Physical attractiveness

Cards (8)

  • Buss's research on partner preferences in different cultures demonstrated that men in particular place great importance on physical attractiveness when choosing a mate. Physical appearance is an important cue to a woman's health and hence her fertility and reproductive value.
  • The 'matching hypothesis' (Walster and Walster, 1969) claims that, when initiating romantic relationships, individuals seek out partners whose social desirability approximately equals their own. According to this view, when choosing a partner, individuals must first assess their own 'value' in the eyes of a potential romantic partner and then select the best available candidates who would be most likely to be attracted to them.
  • Walster et al.'s procedure:
    Walster et al. advertised a 'computer dance', 177 males and 170 females were randomly selected to take part in the study. When they came to pick up their tickets, 4 student accomplices rated each of them for physical attractiveness. The participants were then asked to complete a questionnaire and told that the data gathered would be used to allocate their ideal partner for the dance. However, the pairing was done completely randomly.
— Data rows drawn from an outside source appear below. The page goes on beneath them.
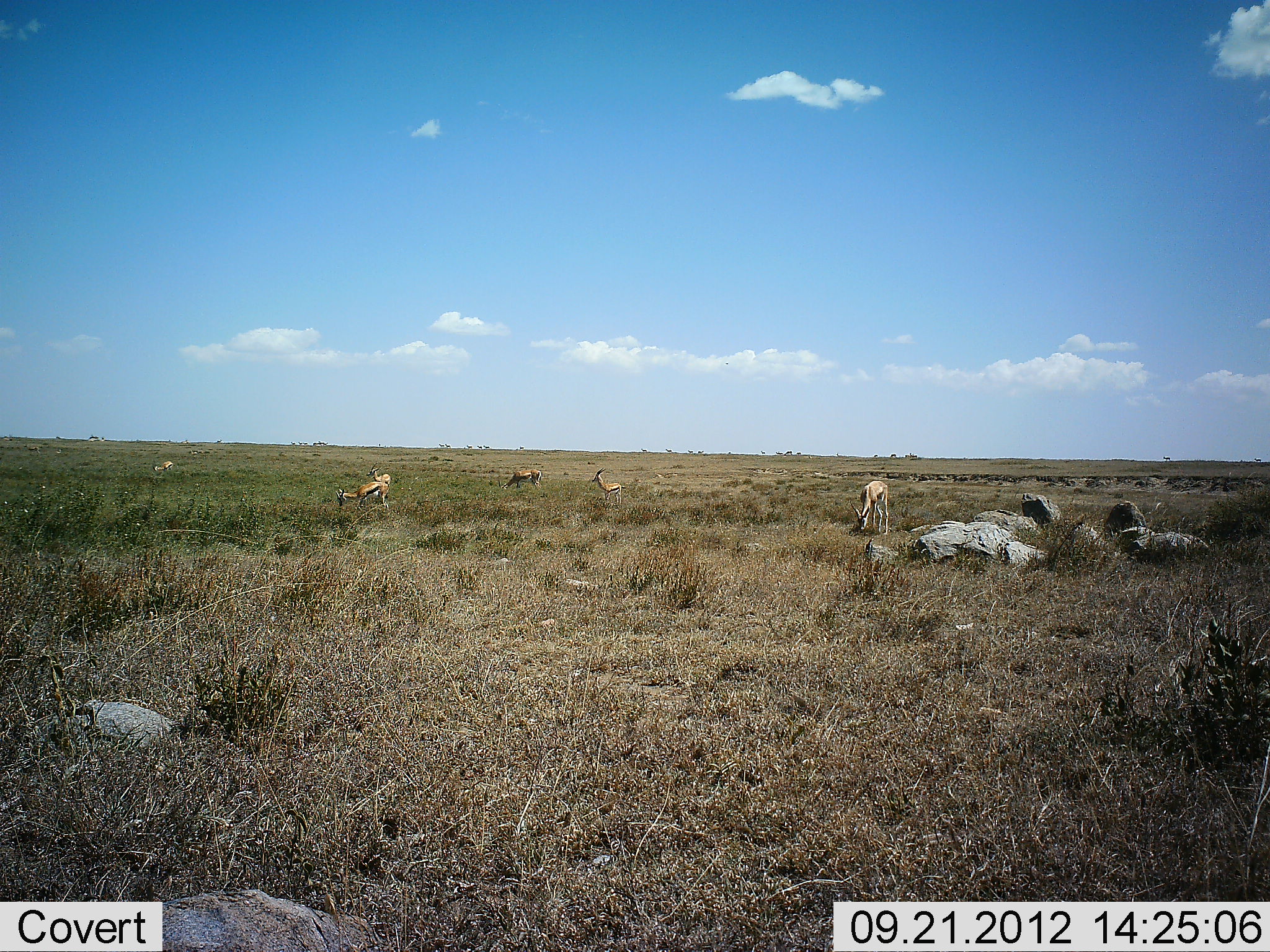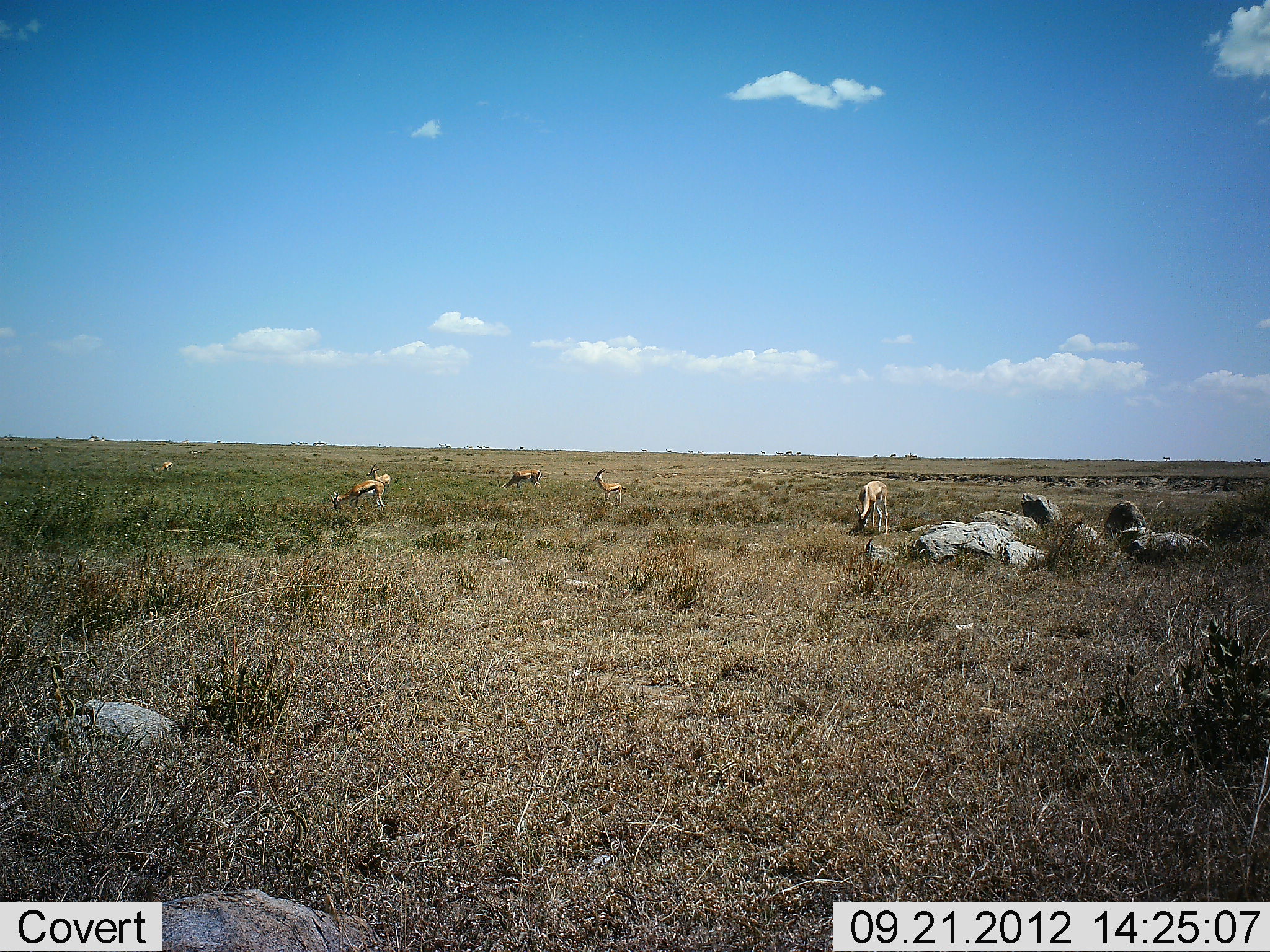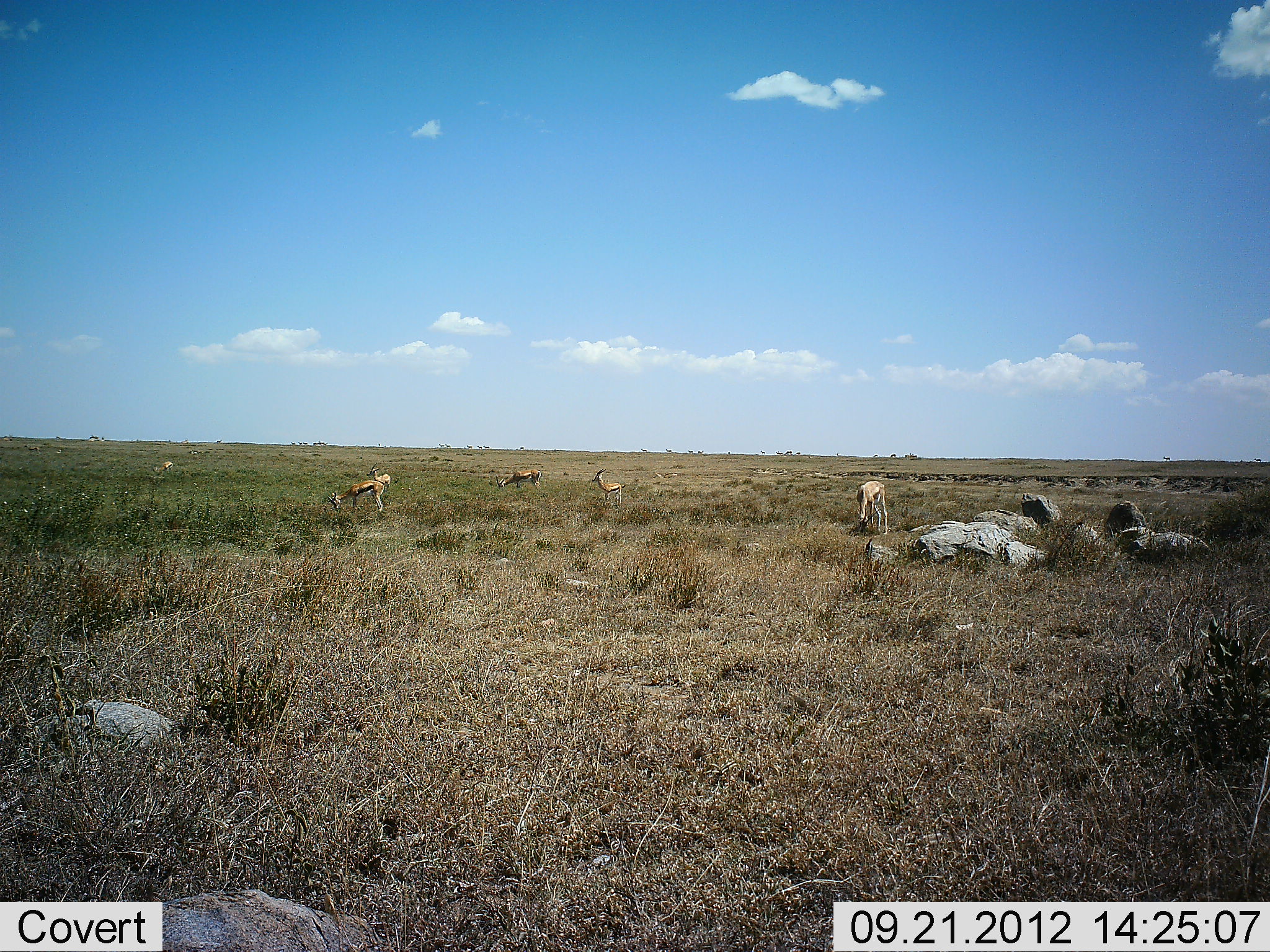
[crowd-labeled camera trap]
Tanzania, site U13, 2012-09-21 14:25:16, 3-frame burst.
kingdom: Animalia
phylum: Chordata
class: Mammalia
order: Artiodactyla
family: Bovidae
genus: Eudorcas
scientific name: Eudorcas thomsonii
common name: thomson's gazelle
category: gazellethomsons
Gazellethomsons (thomson's gazelle) (Eudorcas thomsonii), count 6. Behavior (volunteer vote fractions): standing 20%, resting 0%, moving 0%, interacting 0%. Young present (vote fraction): 0%. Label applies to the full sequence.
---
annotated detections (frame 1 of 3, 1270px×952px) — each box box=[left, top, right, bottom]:
animal: box=[850, 481, 889, 535]; box=[335, 481, 389, 510]; box=[592, 467, 627, 504]; box=[366, 462, 391, 499]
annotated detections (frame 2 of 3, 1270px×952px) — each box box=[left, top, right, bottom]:
animal: box=[855, 480, 888, 535]; box=[327, 481, 385, 511]; box=[593, 467, 628, 504]; box=[497, 470, 543, 490]; box=[366, 462, 391, 490]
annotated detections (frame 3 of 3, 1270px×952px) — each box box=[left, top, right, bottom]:
animal: box=[327, 481, 386, 513]; box=[857, 481, 887, 535]; box=[591, 467, 626, 505]; box=[495, 469, 543, 490]; box=[366, 463, 391, 489]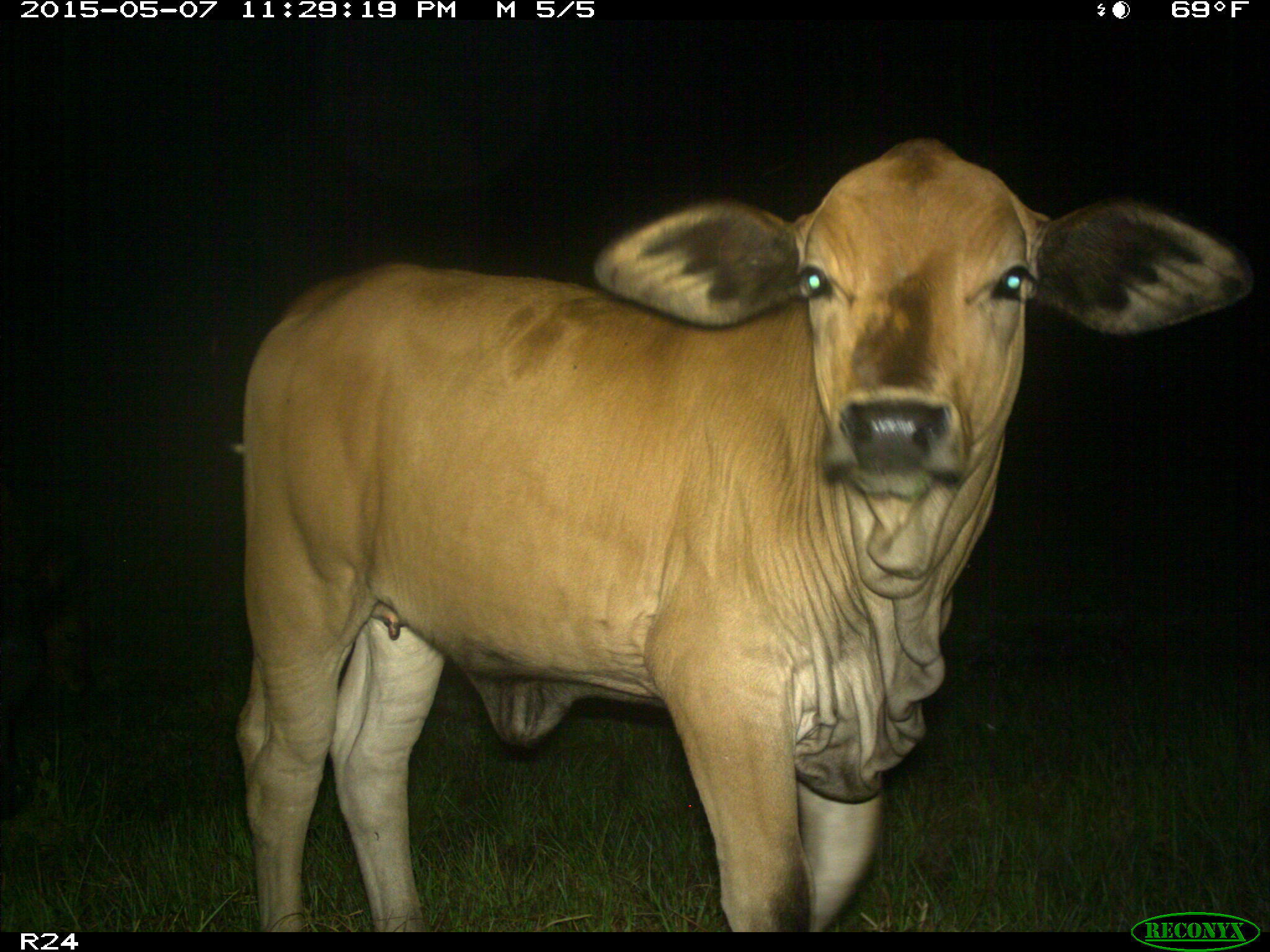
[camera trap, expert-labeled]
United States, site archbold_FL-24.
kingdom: Animalia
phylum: Chordata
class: Mammalia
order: Artiodactyla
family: Bovidae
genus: Bos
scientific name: Bos taurus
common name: domestic cow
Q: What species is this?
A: Bos taurus (domestic cow).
  • Walster et al.'s findings:
    The findings from this study did not support the matching hypothesis. Once participants had met their dates, and regardless of their own physical attractiveness, they responded more positively to physically attractive dates and were more likely to subsequently try to arrange dates with them if they were physically attractive.
  • AO3 - Speed dating and the challenge to traditional views of attraction:
    Eastwick and Finkel (2008) although men place more importance on physical attractiveness than women, these differences may not predict real-life partner choice. Prior to the speed-dating, participants showed traditional sex differences when stating the importance of physical attractiveness and earning prospects. However, at the event, no significant sex differences emerged in the degree to which judgements of targets' physical attractiveness or earning prospects influenced speed daters' romantic interests in targets.
  • AO3 - Complex matching:
    Sprecher and Hatfield suggests research often fails to find evidence of matching physical attractiveness due to complex matching. A person may compensate for a lack of physical attractiveness with other desirable qualities such as kindness. In this way people are able to attract partners far more physically attractive than themselves by offering compensatory assets.
  • AO3 - Research support for sex-differences in the importance of physical attractiveness:
    Meltzer et al. (2014) found that objective ratings of wives' attractiveness were positively related to levels of husbands' satisfaction at the beginning of the marriage and remained that way over at least the first four years of marriage. Contrastingly, objective ratings of husbands' physical attractiveness were not related to wives' marital satisfaction.
  • AO3 - Matching may not be that important in initial attraction:
    In a study of online dating patterns, Taylor et al. (2011) found no evidence that daters' decisions were driven by a similarity between their own and potential partners' physical attractiveness. Instead they found evidence of an overall preference for attractive partners, suggesting that people do not take their own physical attractiveness into account in the initial stages of attraction, but instead aim for someone more desirable than themselves.